Chanyeol menghampiriku— aku sempat menahan napas ketika mencium bau parfumnya—membungkukkan badan lalu meraih kepalaku untuk mencium keningku.
“Tidak perlu,” finalnya. Sementara aku ditelan kekecewaan, aku beranjak untuk mengambil piring bubur tadi dan mengaduk-aduknya kesal sebagai ungkapan kegelisahan.
“Aku pergi sebentar, jaga dirimu baik-baik,” pesan Chanyeol diambang pintu, “kau bisa menghubungiku jika ada sesuatu,” katanya untuk yang terakhir kali sebelum benar-benar menghilang dibalik pintu.
Aku mengangguk mengiyakan, tahu meski itu tak akan dilihatnya, entah mengapa lidahku membisu.
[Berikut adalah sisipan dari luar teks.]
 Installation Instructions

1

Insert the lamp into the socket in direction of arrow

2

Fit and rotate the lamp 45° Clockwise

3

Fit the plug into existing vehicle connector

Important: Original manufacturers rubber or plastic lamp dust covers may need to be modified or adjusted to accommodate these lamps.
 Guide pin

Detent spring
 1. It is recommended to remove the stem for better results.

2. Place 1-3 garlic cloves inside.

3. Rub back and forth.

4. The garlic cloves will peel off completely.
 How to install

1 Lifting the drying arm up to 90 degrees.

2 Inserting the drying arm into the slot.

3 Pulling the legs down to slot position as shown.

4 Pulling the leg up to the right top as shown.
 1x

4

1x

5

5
Kesal, marah, benci, cinta, rindu, manja, khawatir, tekad, takut, dan gelisah menjadi satu.
Secara sadar, aku sendiri pun tak tahu apa yang sebenarnya benar-benar tengah aku butuhkan, rasanya seperti tenggelam dalam rawa labirin, di mana pada tiap dinding labirin terdapat ular berbisa yang kapan saja siap memangsaku hidup-hidup.
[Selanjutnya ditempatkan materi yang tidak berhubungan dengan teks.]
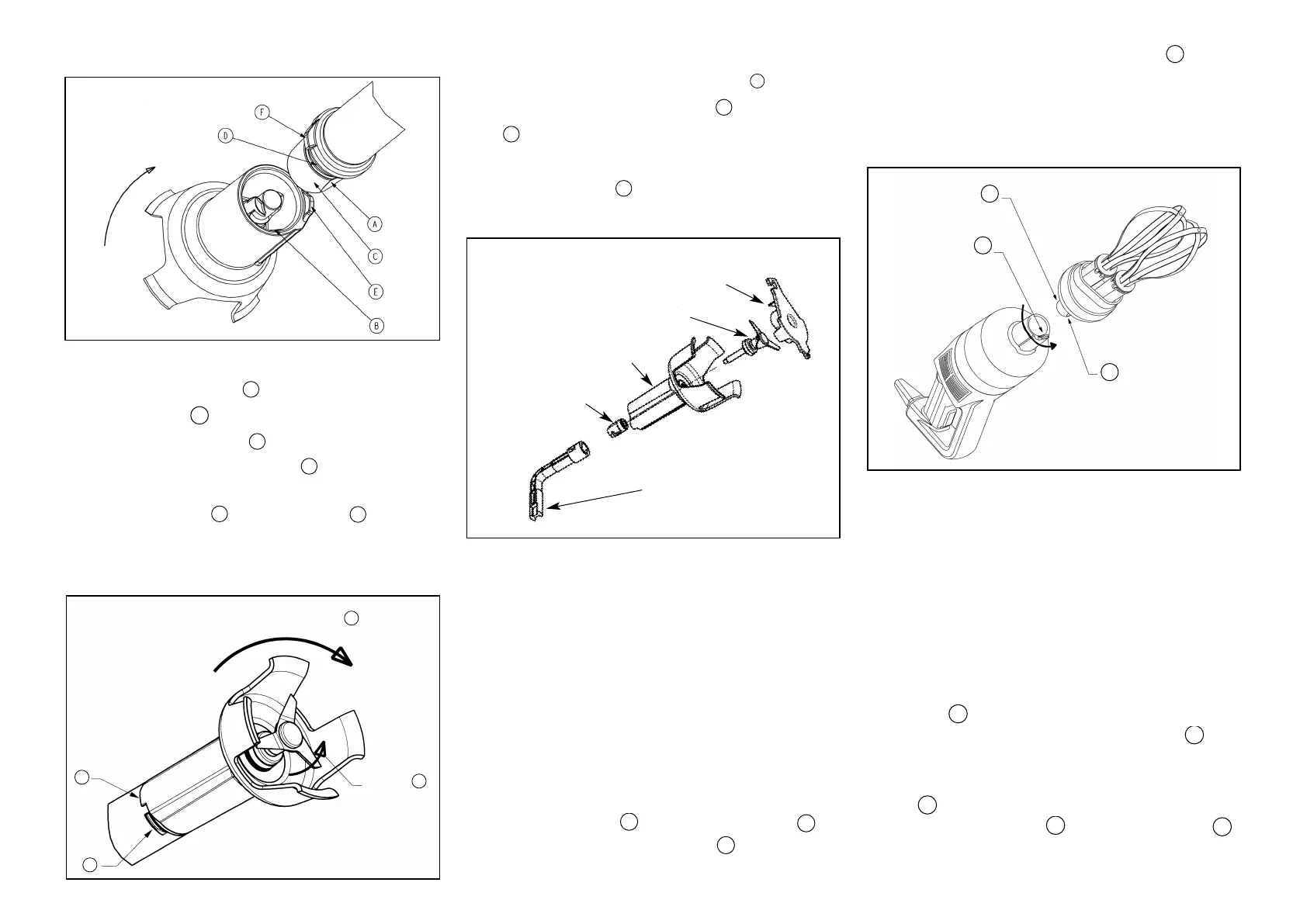 F
D
A
C
E
B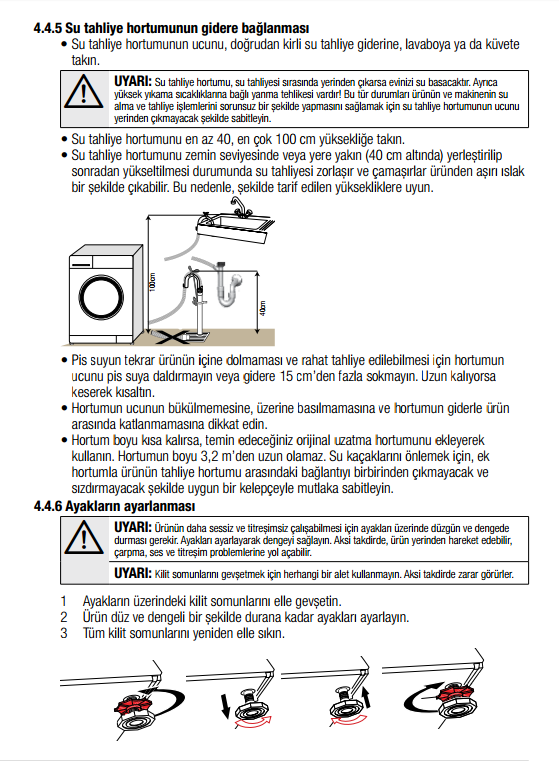 4.4.5 Su tahliye hortumunun gidere bağlanması

• Su tahliye hortumunun ucunu, doğrudan kirli su tahliye giderine, lavaboya ya da küvete takın.

UYARI: Su tahliye hortumu, su tahliyesi sırasında yerinden çıkarsa evinizi su basacaktır. Ayrıca yüksek yıkama sıcaklıklarına bağlı yanma tehlikesi vardır! Bu tür durumları ürünün ve makinenin su alma ve tahliye işlemlerini sorunsuz bir şekilde yapmasını sağlamak için su tahliye hortumunun ucunu yerinden çıkmayacak şekilde sabitleyin.

• Su tahliye hortumunu en az 40, en çok 100 cm yüksekliğe takın.
• Su tahliye hortumunu zemin seviyesinde veya yere yakın (40 cm altında) yerleştirilip sonradan yükseltilmesi durumunda su tahliyesi zorlaşır ve çamaşırlar üründen aşırı ıslak bir şekilde çıkabilir. Bu nedenle, şekilde tarif edilen yüksekliklere uyun.

100cm

40cm

• Pis suyun tekrar ürünün içine dolmaması ve rahat tahliye edilebilmesi için hortumun ucunu pis suya daldırmayın veya gidere 15 cm'den fazla sokmayın. Uzun kalıyorsa keserek kısaltın.
• Hortumun ucunun bükülmemesine, üzerine basılmamasına ve hortumun giderle ürün arasında katlanmamasına dikkat edin.
• Hortum boyu kısa kalırsa, temin edeceğiniz orijinal uzatma hortumunu ekleyerek kullanın. Hortumun boyu 3,2 m'den uzun olamaz. Su kaçaklarını önlemek için, ek hortumla ürünün tahliye hortumu arasındaki bağlantıyı birbirinden çıkmayacak ve sızdırmayacak şekilde uygun bir kelepçeyle mutlaka sabitleyin.

4.4.6 Ayakların ayarlanması

UYARI: Ürünün daha sessiz ve titreşimsiz çalışabilmesi için ayakları üzerinde düzgün ve dengede durması gerekir. Ayakları ayarlayarak dengeyi sağlayın. Aksi takdirde, ürün yerinden hareket edebilir, çarpma, ses ve titreşim problemlerine yol açabilir.

UYARI: Kilit somunlarını gevşetmek için herhangi bir alet kullanmayın. Aksi takdirde zarar görürler.

1 Ayakların üzerindeki kilit somunlarını elle gevşetin.
2 Ürün düz ve dengeli bir şekilde durana kadar ayakları ayarlayın.
3 Tüm kilit somunlarını yeniden elle sıkın.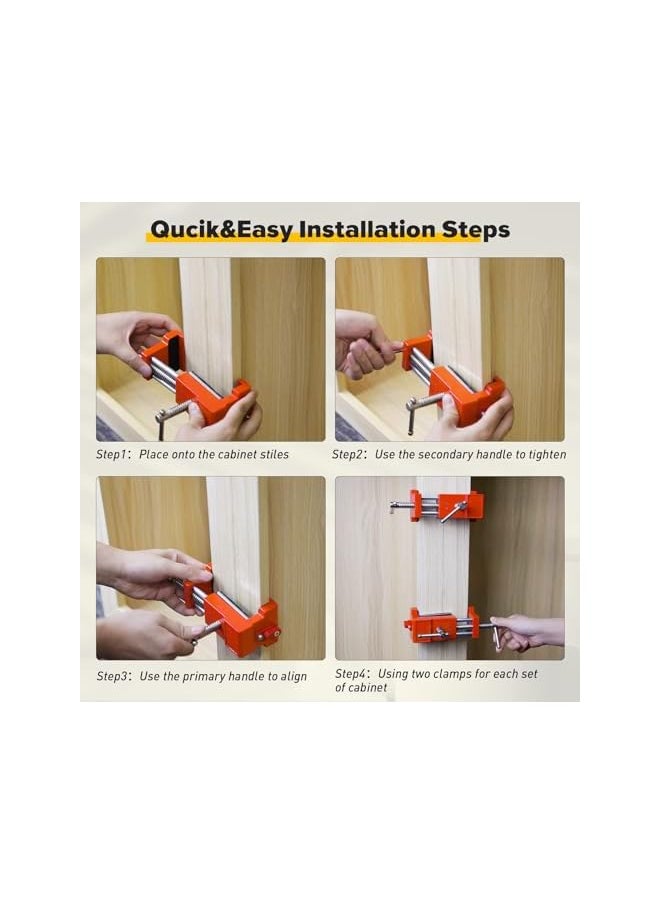 Qucik&Easy Installation Steps

Step1: Place onto the cabinet stiles

Step2: Use the secondary handle to tighten

Step3: Use the primary handle to align

Step4: Using two clamps for each set of cabinet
Setelah Chanyeol menghilang di balik pintu. Bunyi suara motor terdengar, lalu perlahan-lahan menjauh. Aku menaikkan volume televisi untuk memecah hening. Pikiranku kembali kosong dengan bubur di piringku yang tinggal tersisa setengah. Meletakkan piring itu pada meja di hadapanku, lalu beranjak mencari ponsel.
Seharusnya aku kabur kala seseorang yang menjadi ancaman dalam hidupku tengah pergi, membiarkannya tanpa pengawasan, Chanyeol terlalu ceroboh. Atau dia yang mengganggapku terlalu bodoh hingga untuk kabur saja tak tahu caranya?
“Aku harus menelepon seseorang.” Aku tidak tahu apa itu, tapi hati dan otakku kompak mengatakan bahwa Chanyeol telah memasukkan sesuatu kedalam tubuhku—waktu itu!
Seharusnya aku dapat bangun dan bukannya malah pasrah seperti waktu itu! Bodoh! Bodoh! Bodoh! Karena mungkin saja itu adalah sesuatu yang dapat membahayakan janinku!
Obat-obat itu! Rasa sakit pada lengan kananku! Sejak benda itu masuk, tubuhku terasa lebih lemas, aku paham ada sesuatu yang tidak beres. Meski Chanyeol adalah orang yang sering mengingkarinya janjinya—itu pengalaman selama aku mengenalnya sebagai kekasihnya — tapi dia sebenarnya adalah orang yang akan benar-benar melakukan apa yang sudah dia ucapkan.
“Siapa yang harus aku hubungi?” Aku mengigit bibir bawahku bingung. Ponsel itu kini sudah di tanganku— sejak pagi ternyata dia ada di meja dapur, huh!
Layar aplikasi KaKaoTalk itu hanya menampilkan chat dari kontak Chanyeol, ibu, grup kelas, dan .... “Sehun!”